** start **

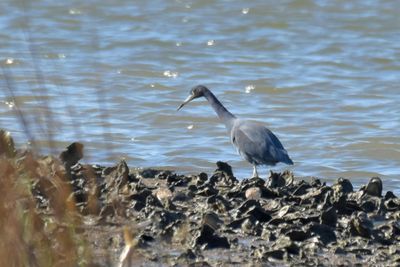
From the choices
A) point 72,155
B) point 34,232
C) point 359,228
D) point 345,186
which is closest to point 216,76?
point 345,186

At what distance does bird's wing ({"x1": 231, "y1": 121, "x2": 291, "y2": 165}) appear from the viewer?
8406mm

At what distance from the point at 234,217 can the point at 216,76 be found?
712cm

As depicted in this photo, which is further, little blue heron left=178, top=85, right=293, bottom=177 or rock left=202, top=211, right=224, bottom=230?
little blue heron left=178, top=85, right=293, bottom=177

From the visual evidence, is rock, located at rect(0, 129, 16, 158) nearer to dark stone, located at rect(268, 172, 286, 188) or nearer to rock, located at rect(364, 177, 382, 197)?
dark stone, located at rect(268, 172, 286, 188)

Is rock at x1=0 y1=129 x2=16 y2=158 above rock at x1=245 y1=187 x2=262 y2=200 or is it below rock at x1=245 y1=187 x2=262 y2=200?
above

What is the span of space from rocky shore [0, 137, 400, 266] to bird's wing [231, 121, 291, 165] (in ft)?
2.45

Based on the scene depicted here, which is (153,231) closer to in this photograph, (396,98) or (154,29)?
(396,98)

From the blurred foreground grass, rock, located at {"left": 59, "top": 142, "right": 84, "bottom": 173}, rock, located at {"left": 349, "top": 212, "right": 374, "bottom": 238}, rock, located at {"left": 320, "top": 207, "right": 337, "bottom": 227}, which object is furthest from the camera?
rock, located at {"left": 59, "top": 142, "right": 84, "bottom": 173}

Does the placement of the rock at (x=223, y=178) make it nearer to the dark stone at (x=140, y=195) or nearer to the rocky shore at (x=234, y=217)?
the rocky shore at (x=234, y=217)

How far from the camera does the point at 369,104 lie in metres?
12.0

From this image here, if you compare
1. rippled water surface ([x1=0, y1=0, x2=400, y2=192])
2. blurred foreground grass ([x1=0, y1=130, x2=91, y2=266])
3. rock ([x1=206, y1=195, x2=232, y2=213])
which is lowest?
rippled water surface ([x1=0, y1=0, x2=400, y2=192])

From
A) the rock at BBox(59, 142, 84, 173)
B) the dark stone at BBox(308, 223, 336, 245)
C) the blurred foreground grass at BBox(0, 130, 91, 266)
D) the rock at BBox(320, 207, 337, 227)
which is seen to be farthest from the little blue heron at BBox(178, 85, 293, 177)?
the blurred foreground grass at BBox(0, 130, 91, 266)

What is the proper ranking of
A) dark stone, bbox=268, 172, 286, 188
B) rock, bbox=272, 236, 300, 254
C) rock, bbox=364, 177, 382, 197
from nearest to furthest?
rock, bbox=272, 236, 300, 254, rock, bbox=364, 177, 382, 197, dark stone, bbox=268, 172, 286, 188

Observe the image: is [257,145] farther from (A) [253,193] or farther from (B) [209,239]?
(B) [209,239]
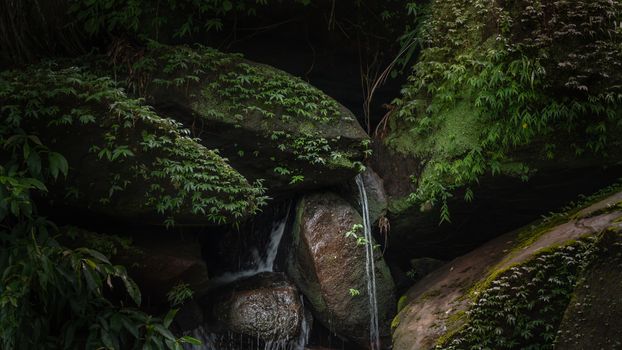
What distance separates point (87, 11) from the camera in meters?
5.97

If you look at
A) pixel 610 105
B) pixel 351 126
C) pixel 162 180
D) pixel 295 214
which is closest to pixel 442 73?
pixel 351 126

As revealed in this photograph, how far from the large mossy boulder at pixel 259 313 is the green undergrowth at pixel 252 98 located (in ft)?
5.04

** end **

**WORK REQUIRED**. Rewrite the entries from the line with "What distance separates" through the end of the entries, putting "vegetation" in place of "undergrowth" and changing nothing else.

**RIGHT ANSWER**.
What distance separates point (87, 11) from the camera in meters?
5.97

If you look at
A) pixel 610 105
B) pixel 351 126
C) pixel 162 180
D) pixel 295 214
which is closest to pixel 442 73?
pixel 351 126

As revealed in this photograph, how far from the large mossy boulder at pixel 259 313 is the green vegetation at pixel 252 98 located (in ft)?
5.04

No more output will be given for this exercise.